WHAT YOU NEED TO DO.
Copy the lines from the line with "How far is (x=18, y=142)" to the line with "1.31 meters", swapping "elderly man" for "older man" and leaving everything else as it is.

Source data
---------------
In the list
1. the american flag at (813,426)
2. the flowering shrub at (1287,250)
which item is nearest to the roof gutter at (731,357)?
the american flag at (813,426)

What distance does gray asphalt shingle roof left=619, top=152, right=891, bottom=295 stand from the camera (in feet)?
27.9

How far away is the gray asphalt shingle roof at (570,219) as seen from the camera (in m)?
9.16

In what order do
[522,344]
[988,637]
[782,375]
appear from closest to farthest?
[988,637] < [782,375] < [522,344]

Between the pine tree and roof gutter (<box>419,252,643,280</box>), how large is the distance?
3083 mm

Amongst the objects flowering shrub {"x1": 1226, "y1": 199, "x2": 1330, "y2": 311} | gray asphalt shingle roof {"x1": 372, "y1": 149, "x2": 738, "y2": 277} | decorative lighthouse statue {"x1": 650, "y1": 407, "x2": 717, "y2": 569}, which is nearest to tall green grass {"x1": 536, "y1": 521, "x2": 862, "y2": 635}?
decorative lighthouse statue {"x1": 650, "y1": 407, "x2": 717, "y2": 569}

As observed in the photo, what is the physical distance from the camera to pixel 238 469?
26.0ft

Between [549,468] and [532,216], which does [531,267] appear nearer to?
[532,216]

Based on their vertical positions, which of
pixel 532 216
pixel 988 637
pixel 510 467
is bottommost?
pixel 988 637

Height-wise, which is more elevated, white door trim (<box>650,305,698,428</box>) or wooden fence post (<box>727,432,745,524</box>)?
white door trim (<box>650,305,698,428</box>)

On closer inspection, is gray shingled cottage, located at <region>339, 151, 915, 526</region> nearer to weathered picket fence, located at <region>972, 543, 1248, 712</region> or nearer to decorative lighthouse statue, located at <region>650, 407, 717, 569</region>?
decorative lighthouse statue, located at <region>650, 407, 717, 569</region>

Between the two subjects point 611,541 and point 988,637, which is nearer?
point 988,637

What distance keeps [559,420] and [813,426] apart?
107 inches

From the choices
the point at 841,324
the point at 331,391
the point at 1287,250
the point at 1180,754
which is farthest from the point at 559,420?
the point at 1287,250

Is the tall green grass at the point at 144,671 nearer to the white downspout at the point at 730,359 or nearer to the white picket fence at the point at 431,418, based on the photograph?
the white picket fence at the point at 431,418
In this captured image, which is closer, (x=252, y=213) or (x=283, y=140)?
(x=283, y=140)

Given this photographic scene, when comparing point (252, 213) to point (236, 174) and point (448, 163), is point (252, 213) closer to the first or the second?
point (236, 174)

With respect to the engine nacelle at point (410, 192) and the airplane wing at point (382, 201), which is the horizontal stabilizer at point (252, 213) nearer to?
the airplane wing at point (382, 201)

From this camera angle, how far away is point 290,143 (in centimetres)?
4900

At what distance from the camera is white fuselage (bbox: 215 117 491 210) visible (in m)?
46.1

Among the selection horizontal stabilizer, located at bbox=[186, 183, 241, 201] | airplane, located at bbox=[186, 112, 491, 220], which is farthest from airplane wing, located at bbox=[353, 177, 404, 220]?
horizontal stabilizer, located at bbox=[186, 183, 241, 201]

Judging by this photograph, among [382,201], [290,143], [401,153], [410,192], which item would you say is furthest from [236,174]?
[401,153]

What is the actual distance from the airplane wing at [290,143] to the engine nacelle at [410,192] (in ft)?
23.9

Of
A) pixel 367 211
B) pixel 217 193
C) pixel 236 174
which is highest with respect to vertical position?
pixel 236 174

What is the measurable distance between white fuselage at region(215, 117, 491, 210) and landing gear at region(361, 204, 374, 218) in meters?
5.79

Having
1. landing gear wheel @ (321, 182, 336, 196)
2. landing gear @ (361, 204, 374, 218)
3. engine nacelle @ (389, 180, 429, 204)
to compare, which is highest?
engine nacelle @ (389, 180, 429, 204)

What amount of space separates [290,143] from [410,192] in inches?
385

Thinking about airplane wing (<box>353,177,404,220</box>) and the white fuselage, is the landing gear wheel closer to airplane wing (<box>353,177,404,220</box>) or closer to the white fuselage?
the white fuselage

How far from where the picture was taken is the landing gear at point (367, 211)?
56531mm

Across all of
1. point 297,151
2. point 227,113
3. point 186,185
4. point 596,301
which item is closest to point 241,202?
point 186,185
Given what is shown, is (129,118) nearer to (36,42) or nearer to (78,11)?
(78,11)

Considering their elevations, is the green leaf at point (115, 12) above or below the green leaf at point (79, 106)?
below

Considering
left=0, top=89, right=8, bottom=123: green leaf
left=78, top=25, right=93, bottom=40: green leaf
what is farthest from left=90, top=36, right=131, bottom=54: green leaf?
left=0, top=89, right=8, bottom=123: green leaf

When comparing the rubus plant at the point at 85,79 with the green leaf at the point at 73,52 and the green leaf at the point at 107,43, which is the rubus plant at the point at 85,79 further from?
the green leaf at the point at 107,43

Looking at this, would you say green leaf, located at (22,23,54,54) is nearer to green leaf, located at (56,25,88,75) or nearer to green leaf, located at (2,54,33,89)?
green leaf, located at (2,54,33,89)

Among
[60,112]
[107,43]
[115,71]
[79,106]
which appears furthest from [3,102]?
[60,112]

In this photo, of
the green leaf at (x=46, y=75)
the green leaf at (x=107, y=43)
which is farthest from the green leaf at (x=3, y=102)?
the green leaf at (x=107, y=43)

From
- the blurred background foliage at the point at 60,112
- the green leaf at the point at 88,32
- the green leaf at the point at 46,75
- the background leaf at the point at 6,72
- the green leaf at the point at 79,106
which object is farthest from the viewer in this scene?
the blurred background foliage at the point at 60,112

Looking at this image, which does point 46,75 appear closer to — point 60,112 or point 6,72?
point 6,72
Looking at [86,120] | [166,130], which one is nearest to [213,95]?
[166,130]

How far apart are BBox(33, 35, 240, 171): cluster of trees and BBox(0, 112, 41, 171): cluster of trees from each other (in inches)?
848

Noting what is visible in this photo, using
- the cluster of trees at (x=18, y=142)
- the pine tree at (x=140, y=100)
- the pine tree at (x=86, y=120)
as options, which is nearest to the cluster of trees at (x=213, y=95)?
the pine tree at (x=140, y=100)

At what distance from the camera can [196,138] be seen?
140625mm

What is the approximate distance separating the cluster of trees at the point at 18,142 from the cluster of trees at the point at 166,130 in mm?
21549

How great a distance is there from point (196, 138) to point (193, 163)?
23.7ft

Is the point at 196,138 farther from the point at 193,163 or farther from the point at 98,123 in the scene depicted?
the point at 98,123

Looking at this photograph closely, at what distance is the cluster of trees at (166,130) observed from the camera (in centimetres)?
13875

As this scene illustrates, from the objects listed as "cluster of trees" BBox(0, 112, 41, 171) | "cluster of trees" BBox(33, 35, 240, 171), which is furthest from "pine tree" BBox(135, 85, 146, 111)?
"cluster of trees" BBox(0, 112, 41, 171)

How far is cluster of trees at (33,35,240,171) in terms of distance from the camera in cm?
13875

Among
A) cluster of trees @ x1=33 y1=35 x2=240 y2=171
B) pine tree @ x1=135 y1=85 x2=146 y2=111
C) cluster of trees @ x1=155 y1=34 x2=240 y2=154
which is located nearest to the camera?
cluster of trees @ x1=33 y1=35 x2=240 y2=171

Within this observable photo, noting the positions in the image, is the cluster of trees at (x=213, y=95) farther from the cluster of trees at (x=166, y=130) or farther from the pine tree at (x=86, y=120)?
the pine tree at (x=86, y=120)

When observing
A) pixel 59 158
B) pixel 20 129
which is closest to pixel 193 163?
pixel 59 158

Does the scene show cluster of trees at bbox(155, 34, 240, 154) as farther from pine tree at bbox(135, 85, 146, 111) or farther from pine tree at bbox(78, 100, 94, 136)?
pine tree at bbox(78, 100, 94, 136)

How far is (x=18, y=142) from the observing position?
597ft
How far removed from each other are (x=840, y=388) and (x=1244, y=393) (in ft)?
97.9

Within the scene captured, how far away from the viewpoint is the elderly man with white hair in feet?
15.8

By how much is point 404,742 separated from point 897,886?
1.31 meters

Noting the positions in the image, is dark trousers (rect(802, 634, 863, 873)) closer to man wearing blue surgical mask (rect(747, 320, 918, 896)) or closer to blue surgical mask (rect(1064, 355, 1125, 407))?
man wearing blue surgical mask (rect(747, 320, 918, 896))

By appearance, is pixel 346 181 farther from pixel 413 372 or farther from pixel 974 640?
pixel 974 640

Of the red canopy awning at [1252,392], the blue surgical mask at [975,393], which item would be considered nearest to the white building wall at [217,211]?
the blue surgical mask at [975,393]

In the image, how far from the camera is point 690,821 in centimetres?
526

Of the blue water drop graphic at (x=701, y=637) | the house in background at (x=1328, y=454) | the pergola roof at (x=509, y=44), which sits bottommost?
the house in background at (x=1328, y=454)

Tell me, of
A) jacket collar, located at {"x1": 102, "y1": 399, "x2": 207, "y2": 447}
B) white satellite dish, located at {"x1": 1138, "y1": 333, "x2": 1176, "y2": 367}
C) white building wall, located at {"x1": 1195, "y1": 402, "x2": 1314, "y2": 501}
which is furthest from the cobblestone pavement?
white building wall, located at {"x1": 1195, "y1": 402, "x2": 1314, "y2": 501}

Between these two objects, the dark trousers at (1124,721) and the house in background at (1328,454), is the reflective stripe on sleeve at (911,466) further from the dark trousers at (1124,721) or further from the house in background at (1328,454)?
---------------
OUTPUT FOR THIS EXERCISE.
How far is (x=18, y=142) from the observing position?
597ft
How far removed from each other are (x=840, y=388) and (x=1244, y=393) (in ft)?
97.9

Within the scene captured, how far away from the viewpoint is the older man with white hair in feet?
15.8

By how much is point 404,742 separated from point 897,886?
1.31 meters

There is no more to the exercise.